If you guessed Tokyo, Japan then you should give yourself a pat on the back. Tokyo’s Inner Central District has supplanted London’s West End as the world’s most expensive office market, according to a recent survey.
London’s West End, is now the world’s second most expensive office market, followed by Moscow, Hong Kong’s Central Business District or CBD, and Tokyo’s Outer Central District in the report, which tracks office occupancy costs in more than 170 cities around the globe.
Financial centers have been most significantly affected by declining occupier demand and, as one would expect, registered the most material decreases in office rents.
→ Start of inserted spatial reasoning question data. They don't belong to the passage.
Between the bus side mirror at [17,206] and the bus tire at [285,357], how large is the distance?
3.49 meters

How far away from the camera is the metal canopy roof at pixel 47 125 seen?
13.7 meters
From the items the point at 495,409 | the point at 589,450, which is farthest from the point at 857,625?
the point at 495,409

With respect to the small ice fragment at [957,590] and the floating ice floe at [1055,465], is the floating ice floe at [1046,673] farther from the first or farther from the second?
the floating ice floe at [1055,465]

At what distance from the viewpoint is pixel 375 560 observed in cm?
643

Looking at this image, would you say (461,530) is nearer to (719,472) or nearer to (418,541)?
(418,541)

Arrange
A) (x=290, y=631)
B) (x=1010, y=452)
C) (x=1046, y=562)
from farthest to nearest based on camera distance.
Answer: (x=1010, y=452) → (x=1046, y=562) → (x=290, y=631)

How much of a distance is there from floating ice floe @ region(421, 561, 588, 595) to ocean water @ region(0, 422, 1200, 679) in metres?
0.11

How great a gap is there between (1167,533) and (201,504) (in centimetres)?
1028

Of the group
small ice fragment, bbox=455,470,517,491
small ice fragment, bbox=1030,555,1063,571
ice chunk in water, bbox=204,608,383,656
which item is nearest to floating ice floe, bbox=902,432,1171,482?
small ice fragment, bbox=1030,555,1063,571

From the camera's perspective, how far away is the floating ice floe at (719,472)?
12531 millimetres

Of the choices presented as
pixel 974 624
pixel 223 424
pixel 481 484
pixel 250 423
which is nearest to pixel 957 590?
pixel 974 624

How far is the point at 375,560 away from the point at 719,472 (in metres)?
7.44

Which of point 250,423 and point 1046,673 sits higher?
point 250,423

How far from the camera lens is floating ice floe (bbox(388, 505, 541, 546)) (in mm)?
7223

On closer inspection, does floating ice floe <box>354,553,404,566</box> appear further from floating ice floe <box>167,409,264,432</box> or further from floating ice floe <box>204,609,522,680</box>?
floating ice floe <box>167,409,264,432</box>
In many cases, major global office markets have seen occupancy costs fall by 20 percent or more over the last 12 months. Across the 170 cities as a whole, office occupancy costs fell 2.8 percent over the 12 month period ending March 31, 2009 (on an un-weighted average basis) compared with an increase of 8.0 percent in the 12 month period ending September 30, 2008 Singapore had the largest year over year decrease in occupancy costs with a drop of 34 percent.
Some markets did record increases in costs over the last 12 months but these markets—such as Charlotte (U.S.), Marseille (France) and Perth (Australia)—are very much the exception rather than the rule. Generally, these increases are either due to exceptional local market conditions, such as the completion of a top quality new building in a market where none was available previously, or simply that occupancy costs remain above the level of a year ago despite the fact that they are now falling. Such situations illustrate the uneven way in which the economic downturn is affecting different markets around the globe, according to the report.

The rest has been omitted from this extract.